**Given passage**
--- START ---
According to yet another embodiment, the present invention provides a telecommunication system for wireless access. The telecommunication system includes a mobile station that is configured to send registration messages at predetermined time intervals. For example, each of the registration messages includes a lifetime, and the registration messages include a first registration message, and the first registration message including a first lifetime. The system also includes an access service network that is configured to provide a network access to the mobile station and to wirelessly receive the registration messages from the mobile station. According to certain embodiments, the access service network includes a base station that is configured to provide a radio access to the mobile station. The access service network further includes a gateway that is configured to forward the registration messages and store at least the first lifetime. In addition, the system includes a connectivity service network that is configured to receive the registration messages and store at least the first lifetime. For example, the connectivity service network is configured to allocate a network resource for the mobile station in response to the registration messages. The gateway is configured to cause the access service network to stop providing the network access to the mobile station if the first lifetime expires before a second registration message is received from the mobile station. For example, the second registration message includes at least a second lifetime. The connectivity service network is configured to independently deallocates the allocated network resource for the mobile station if the first lifetime expires before the second registration message is received from the mobile station.
--- END ---
**Dataset content**
--- START ---
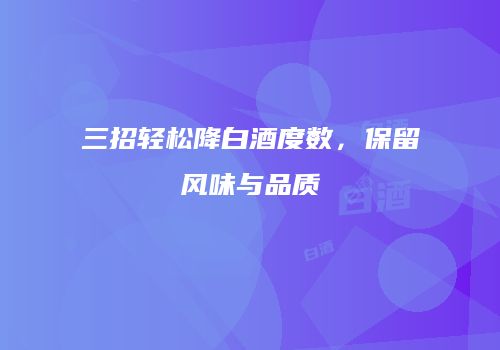 三招轻松降白酒度数，保留风味与品质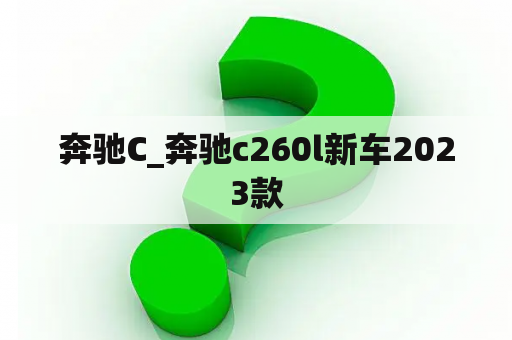 奔驰C_奔驰c260l新车2023款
--- END ---
Carry on the description of the wireless-access telecommunication system, picking up after its final sentence.

It is to be appreciated that the various embodiments of the present invention provide advantages over conventional techniques. In various embodiments, the present invention allows valuable network resources to be allocated for better use. For example, an access network is able to terminate a network connection to a mobile station independently and effectively. In addition, various embodiments of the present invention are compatible with conventional techniques and easily implemented. There are other benefits as well.

Depending upon embodiment, one or more of these benefits may be achieved. These benefits and various additional objects, features and advantages of the present invention can be fully appreciated with reference to the detailed description and accompanying drawings that follow.

FIG. 1 is a simplified diagram illustrating a conventional telecommunication network.

FIG. 2 is a simplified diagram illustrating operation of a conventional telecommunication network.

FIG. 3 is a simplified diagram illustrating a conventional renew process for mobile connection.

FIG. 4 is a simplified diagram illustrating a conventional termination process for a mobile station.

FIG. 5 is a simplified diagram illustrating an embodiment of the present invention.

FIG. 6 is a simplified diagram illustrating a telecommunication system according to an embodiment of the present invention.

FIG. 7 is a simplified diagram illustrating operation of a telecommunication system according to an embodiment of the present invention.

The present invention relates in general to telecommunication techniques. More particularly, the invention provides a method and system for managing network resources. In a specific embodiment, the present invention provides a method and system for an access network to independently (i.e., without negotiating with connectivity service network and/or the mobile station) terminate connections to a mobile station based on certain predetermined conditions. Merely by way of example, the invention is described as it applies to wireless access network and content provider, but it should be recognized that the invention has a broader range of applicability.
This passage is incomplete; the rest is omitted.